Odc. 2. Co się dzieje pod świętą górą
Nacjonalistyczne Opole, Kowalski i Jaki. Odc. 2. Co się dzieje pod świętą górą
Czytaj pierwszy odcinek cyklu „Nacjonalistyczne Opole, Kowalski i Jaki”: Ratajczak, czyli rewizja Holokaustu
Jules Michelet zaczynał wykłady o historii Anglii od zdania: „Panowie, Anglia jest wyspą”. Opole zaś, mimo że leży w centralnej Polsce, jest miastem kresowym. Niewiele osób wie, że oprócz wschodnich Polska miała północne, południowe i zachodnie. To elementem tych ostatnich był Śląsk Opolski. Kresy polskości, bo o tym źródle tego słowa się często zapomina, to miejsce pogranicza, styku kultur, wzajemnego przenikania, ale i konfliktu. Niemcy, Ślązacy i Polacy, a po II wojnie dodatkowo „ci zza Buga” i z centralnej Polski mieszali się tu, tworząc specyficzną siatkę wielu tożsamości i konfliktów.
Na wschodzie Polacy, na zachodzie Niemcy
Opole było bowiem kolejno czeskie, polskie, istniało jako samodzielne księstwo, było stolicą Śląska i miastem peryferyjnym, należało do Wazów, Habsburgów i Hohenzollernów. Od siedmiu wieków tu właśnie ścierały się polskość z niemczyzną, a polem bitwy między nimi były kościoły, klasztory, zbory i wsie. Polscy chłopi buntowali się przeciwko niemieckim panom, a potem przeciw Kulturkampfowi. Polscy robotnicy przeciwko niemieckim fabrykantom.

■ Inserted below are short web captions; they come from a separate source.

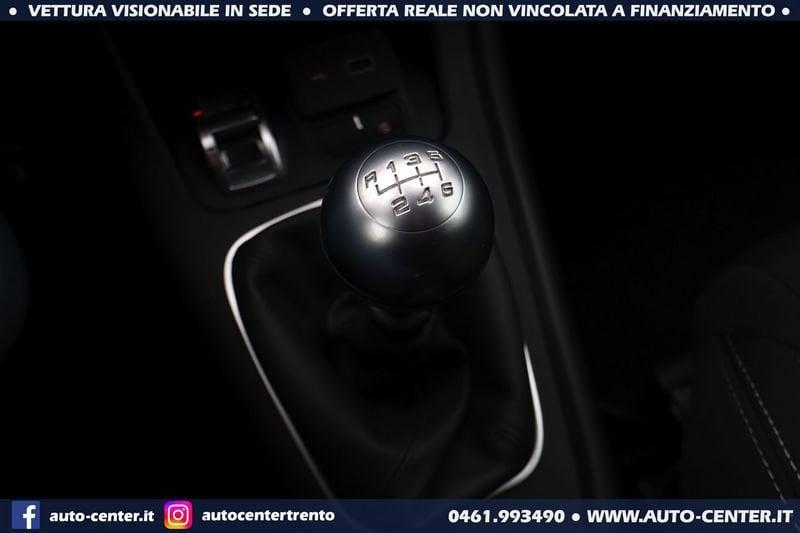 Alfa Romeo Giulietta 1.4 Turbo 120CV Super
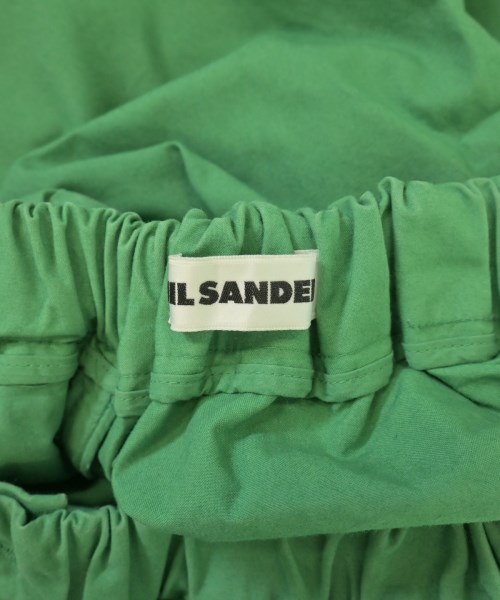 JIL SANDER +（ジルサンダープラス）その他 緑 サイズ:46(M位) メンズ/2200698243095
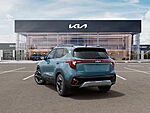New 2026 KIA SELTOS SX in LAS VEGAS, NEVADA (Photo 4)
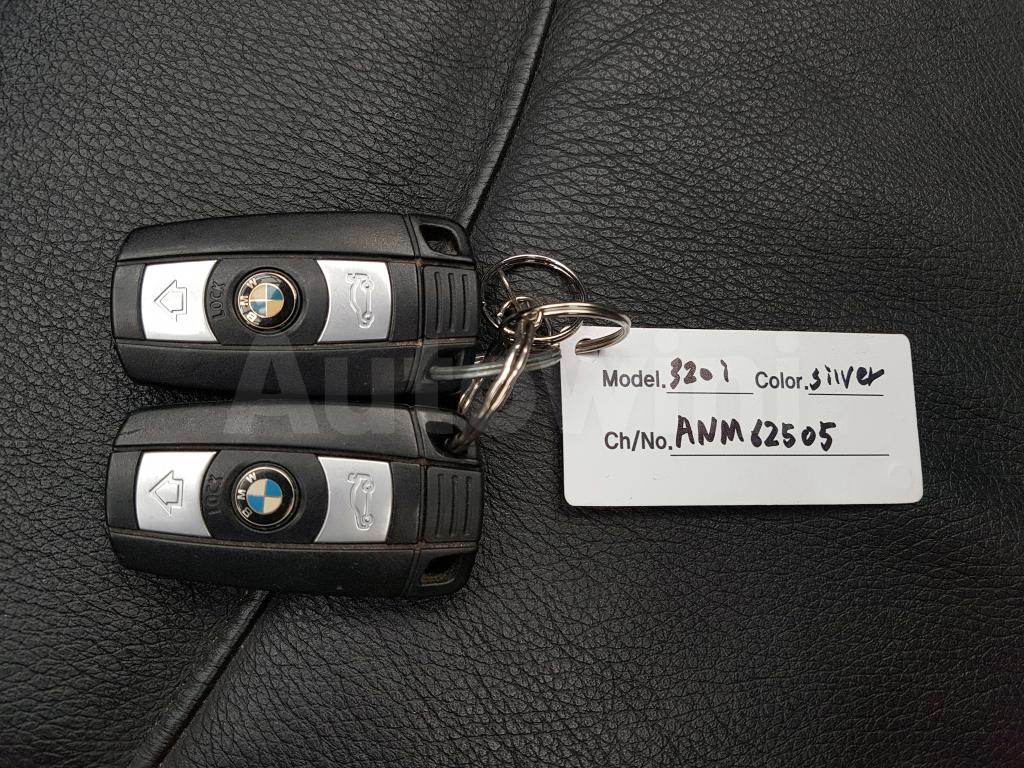 2010 BMW 3 SERIES E90  G(16R+SUNROOF+SMART KEY+GPS) - 14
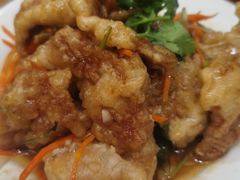 -圣夜东北菜烧烤·夜宵·龙虾(胥江路店)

Ze Śląskiem Opolskim jest też inny problem. Nie wiadomo bowiem nawet, czy istnieje. A jeśli – to kto właściwie stworzył taką krainę? Lokalni Piastowie? Cesarstwo Niemieckie? Plebiscyt z 1921 r.? A może Jerzy Buzek? Przez wieki polszczyzna była tu archaiczna, świadomość narodowa niska.